Treatment of childhood TB and TB reporting System at Korle Bu Teaching Hospital: the cost of treatment of TB in children in Ghana is free. Children diagnosed with TB have been treated with the standard 6 months´ regimen as per the NTP and WHO guidelines consisting of a 2-month intensive phase with 4 drugs (isoniazid, rifampicin, ethambutol and pyrazinamide) followed by 4 months continuation phase with isoniazid and rifampicin. WHO weight-band dosages for the antituberculosis drugs were used. For tuberculous meningitis and osteoarticular TB, the continuation phase is extended to a period of 10 months. At the end of the continuation phase, treatment outcomes are declared as successful or unsuccessful. Directly Observed Treatment Short Course Strategy (DOTS) is used in the management of TB. Each TB patient is routinely offered HIV testing by the healthcare workers at the DOTS facility. Patients diagnosed with TB/HIV co-infection are referred to the antiretroviral therapy (ART) clinic, where they are supposed to be offered ART within 2 weeks of the commencement of their anti-TB medications. The TB focal persons at the Department of Child Health are Public Health Nurses and they are responsible for registering and following up on TB patients. Details of patients treated for TB are entered into the TB paediatric register and updated regularly.

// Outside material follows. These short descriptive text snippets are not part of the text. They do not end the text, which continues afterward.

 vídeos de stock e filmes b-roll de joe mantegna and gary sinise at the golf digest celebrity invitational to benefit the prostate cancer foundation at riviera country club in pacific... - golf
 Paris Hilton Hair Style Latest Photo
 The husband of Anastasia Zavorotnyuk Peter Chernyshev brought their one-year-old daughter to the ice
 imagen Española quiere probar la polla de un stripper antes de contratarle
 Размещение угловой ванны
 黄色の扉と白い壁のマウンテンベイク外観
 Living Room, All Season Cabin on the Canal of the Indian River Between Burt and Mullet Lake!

Data collection and tool: data were extracted from the Child Health TB register using a designed data extraction form. The register is a standardized document given by the NTP for use in hospitals in Ghana and is kept at the Public Health Unit at the Child Health Department. The data from the TB register is routine service delivery data for the purposes of programme monitoring and evaluation. Data extracted from the TB register included patients´ socio-demographic characteristics, type and category of TB, affected/ disease site, pre-treatment sputum smear examination results, HIV test results, and treatment outcome.

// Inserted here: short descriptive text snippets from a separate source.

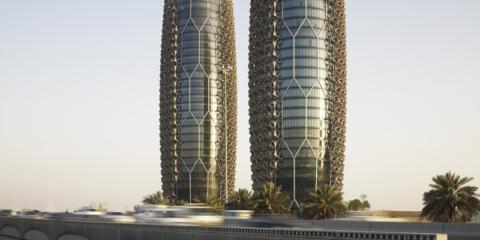 La fachada automatizada de las torres Al Bahr ayuda a reducir la incidencia del sol en el interior del edificio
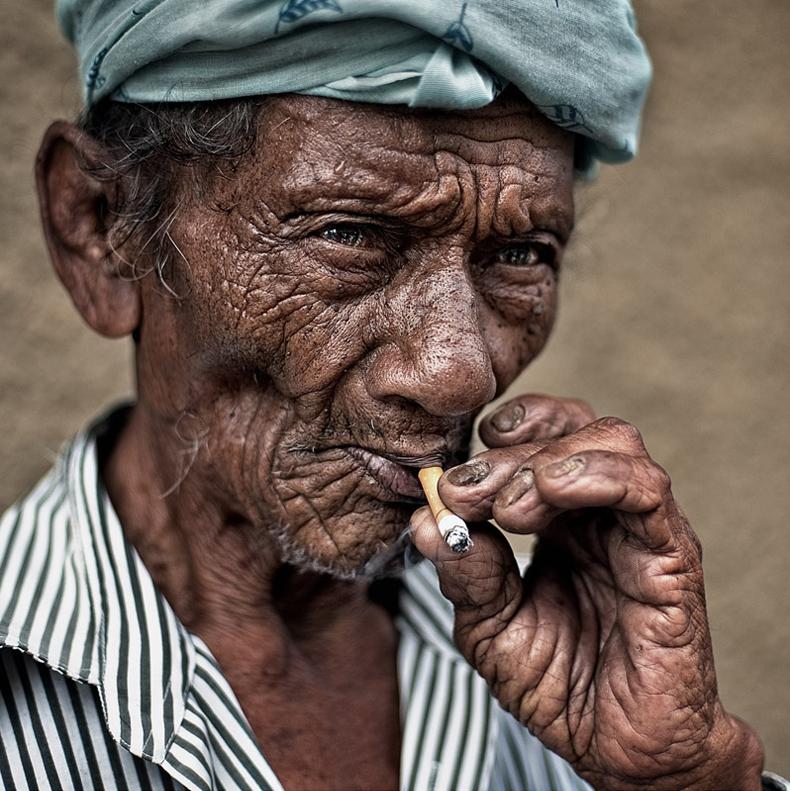yaman_ibrahim_smoker_2
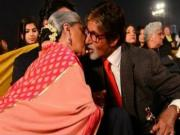 Amitabh Bachchan & Jaya Smooch in Public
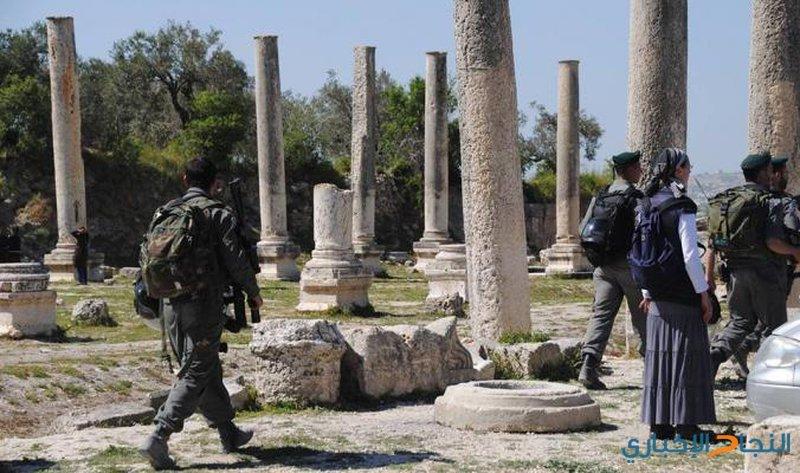 مستوطنون يقتحمون المنطقة الاثرية في سبسطية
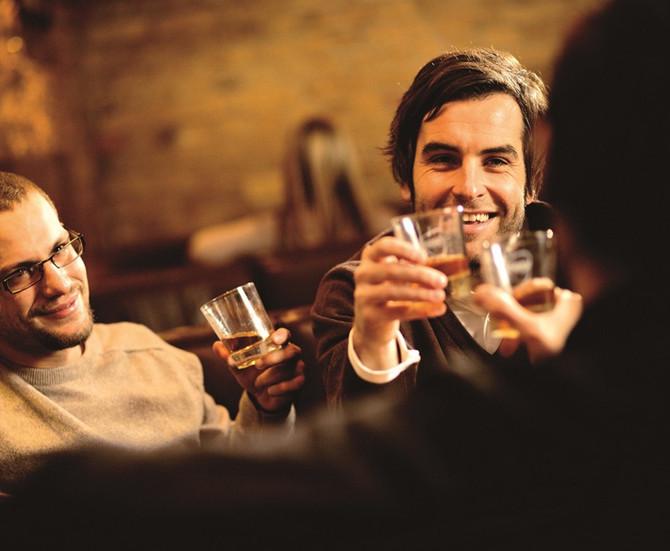 QUATRO DRINKS FACÍLIMOS COM WHISKY PARA APRENDER JÁ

Data handling and analysis: data were abstracted from the TB register to a designed data extraction form and then entered into an Excel sheet. The data was edited, cleaned, and coded in Excel before being imported to Stata 16 IC (StataCorp, College Station, TX, USA) for analysis. Frequencies, proportions and summary statistics were used to describe the study population in relation to sociodemographic and clinical characteristics. The chi-square test and Fischer´s exact were used to assess the bivariate association between the socio-demographic and clinical characteristics and the various TB treatment outcomes observed in the study. Odds ratio and 95% CI were calculated using multivariate logistic regression analysis to identify independent associations for death and LTFU. All variables in the study were included in the multivariable logistic regression models. The type of patient (new or retreatment) was however excluded from the multivariable analysis because the smaller number of retreatment patients (n=4) all completed treatment which led to empty estimates from the logistic model. For all analyses, P values < 0.05 were considered significant.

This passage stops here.